Para o autarca “a lei-quadro é boa, tem bons princípios e muitas áreas de descentralização, com 23/24 diplomas sectoriais, onde dezasseis já estão aprovados”, nomeadamente, nas áreas de habitação, proteção civil, segurança alimentar, vias de comunicação, cultura, património, ação social, etc.

“Depois há cinco que ainda estão a ser analisados, que é o caso das áreas portuárias (que não é universal a todos os municípios), transporte de passageiros, saúde, educação e freguesias”, explicou ainda Ribau Esteves, declarando que “cinquenta por cento dos Municípios portugueses já executam, com sucesso e balanço positivo, a transferência na Educação” e considerando que “o que está previsto para a Saúde e Ação Social é pouco demais”. “E este é pouco vai ser muito perigoso de gerir”, acrescentou.

Mas é para a proposta de diploma das freguesias que Ribau Esteves mais coloca reservas. “Define um conjunto vasto de competências, onde os meios técnicos, logísticos e financeiros são negociados entre cada Junta e cada Câmara. No caso de não haver acordo, a Junta pode submeter a sua pretensão à Assembleia de Freguesia, sendo depois remetida à Assembleia Municipal”, explicou o autarca, lamentando que isto vá “contribuir para dificultar o relacionamento entre as Câmaras e as Juntas” o que, na sua opinião, “não faz sentido”.
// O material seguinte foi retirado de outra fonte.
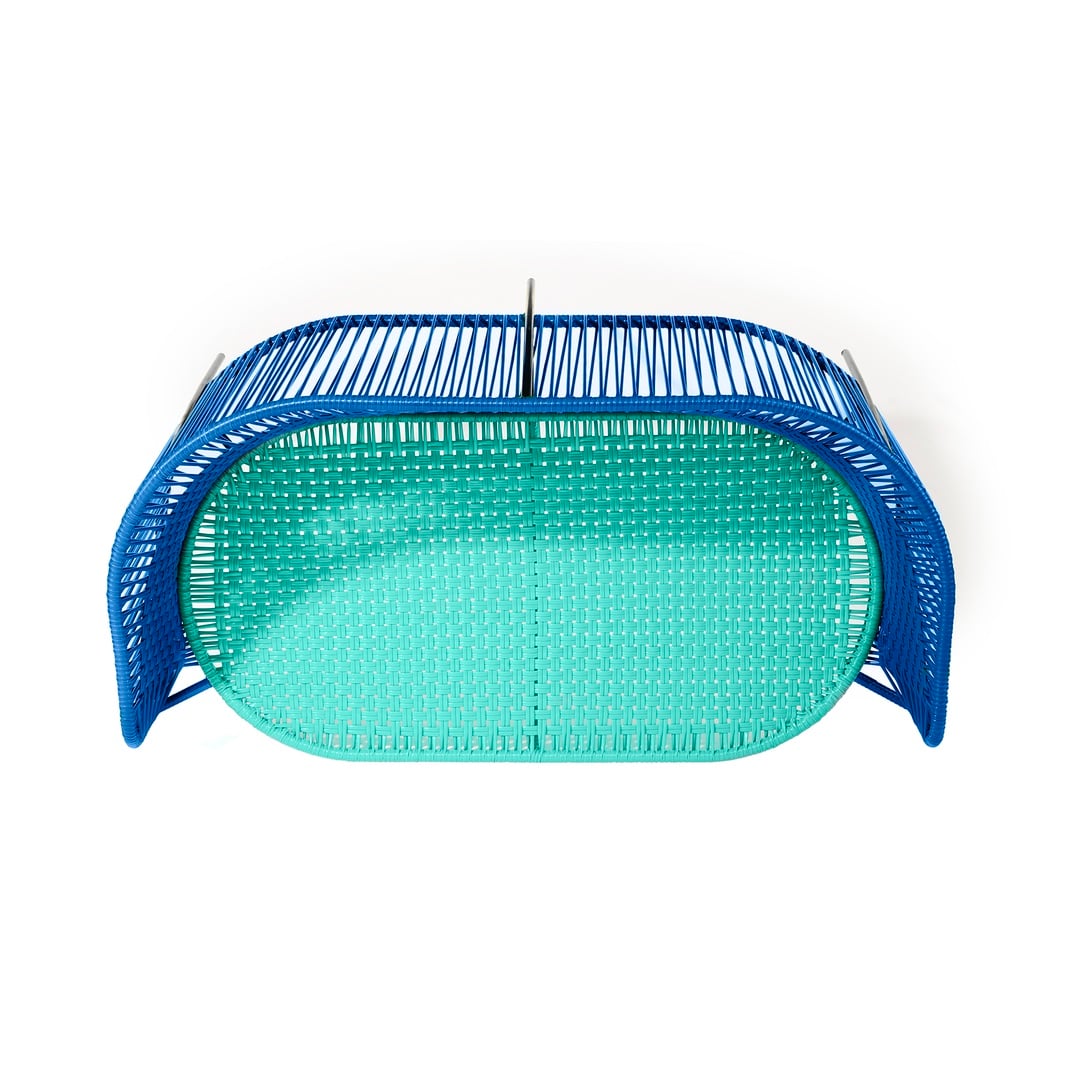 Ames & Zsa Zsa Zsu - Bench 112x70x72 Cm Mavi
E como o artigo 44.º da lei-quadro da transferência de competências para as autarquias locais e para as entidades intermunicipais define que esta só produza efeito, após a aprovação de todos os diplomas em concordância com a ANMP, Ribau Esteves garante que “se esta parte das Juntas não mudar, não haverá acordo”.

Presente na sessão esteve também António Bebiano, da Delegação Distrital de Aveiro da ANAFRE, que destacou o facto de a proposta de lei prever “que o pacote financeiro das Juntas venha diretamente da Administração Central”. “As freguesias vão ter mais dinheiro e isto dar-lhe-ás autonomia e emancipação. Não poderá ser visto com maus olhos”, declarou.

Para o também presidente da Junta de Esmoriz, “as freguesias são o órgão mais próximo da população e quem pode ser o braço direito das Câmaras”. “No momento, a relação das freguesias com os Municípios é descompensada, com estes a ‘verem-nos’ como seus capatazes. Com esta mudança virá um maior equilíbrio”, rematou.